Input sanitization is a foundational defensive layer that cleanses untrusted user text by removing or encoding control characters, escape sequences, and delimiter tokens before they reach a language model. This process prevents attackers from injecting special syntax—such as markdown fences, XML tags, or JSON structures—that could override system prompt instructions or manipulate the model's output format.
Glossary
Input Sanitization

What is Input Sanitization?
Input sanitization is the process of cleaning and normalizing user-provided text to remove or neutralize potentially malicious control sequences before model processing.
Effective sanitization goes beyond simple string replacement, employing canonicalization to resolve encoding ambiguities and neutralize homoglyph attacks and zero-width character injections. By normalizing input to a safe, standard representation before it is combined with trusted instructions, this technique directly mitigates the initial delivery stage of the prompt injection kill chain and complements delimiter-based defenses.

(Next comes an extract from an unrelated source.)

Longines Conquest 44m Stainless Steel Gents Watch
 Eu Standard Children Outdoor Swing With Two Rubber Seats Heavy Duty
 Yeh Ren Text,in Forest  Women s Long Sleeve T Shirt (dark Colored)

Key Characteristics of Input Sanitization
Input sanitization is the foundational security layer that cleanses and normalizes user-provided text to neutralize malicious control sequences before they reach a language model's processing logic.
Canonicalization
The process of converting input data into a single, standard, unambiguous representation. Attackers frequently use encoding tricks like URL encoding, Unicode escapes, or double-encoding to bypass naive filters. Canonicalization decodes the input recursively until it reaches a base form, ensuring that %27 and ' are treated identically. This prevents homoglyph attacks where visually similar characters from different alphabets are used to smuggle malicious instructions past pattern-matching defenses.
Delimiter-Based Defense
A mitigation technique that uses special character sequences to create rigid boundaries between untrusted user input and trusted system instructions. By wrapping user content in markers like --- USER INPUT START --- and --- USER INPUT END ---, the model is explicitly trained or instructed to treat anything outside those delimiters as privileged. This structural separation prevents user text from being interpreted as system-level commands, a core vulnerability exploited in direct prompt injection attacks.

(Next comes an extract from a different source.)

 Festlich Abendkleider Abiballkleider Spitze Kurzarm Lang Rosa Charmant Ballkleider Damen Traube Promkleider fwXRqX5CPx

Zero-Width Character Stripping
A defensive procedure that removes invisible Unicode characters from input strings. Characters like zero-width space (U+200B), zero-width joiner (U+200D), and byte order marks (U+FEFF) are invisible to human reviewers but can break tokenization, confuse parsers, or bypass keyword filters. Stripping these characters is essential because attackers use them to fragment malicious strings like D-E-L-E-T-E into tokens that a model might reassemble while evading detection.
Input Truncation and Length Limiting
Enforcing strict character or token limits on user input to prevent context window exhaustion attacks. An attacker can flood a model with thousands of tokens of filler text to push system instructions out of the model's effective attention window. By truncating input to a defined maximum before it enters the prompt assembly pipeline, the system guarantees that safety instructions and guardrails remain within the model's active context, preserving their influence over the final output.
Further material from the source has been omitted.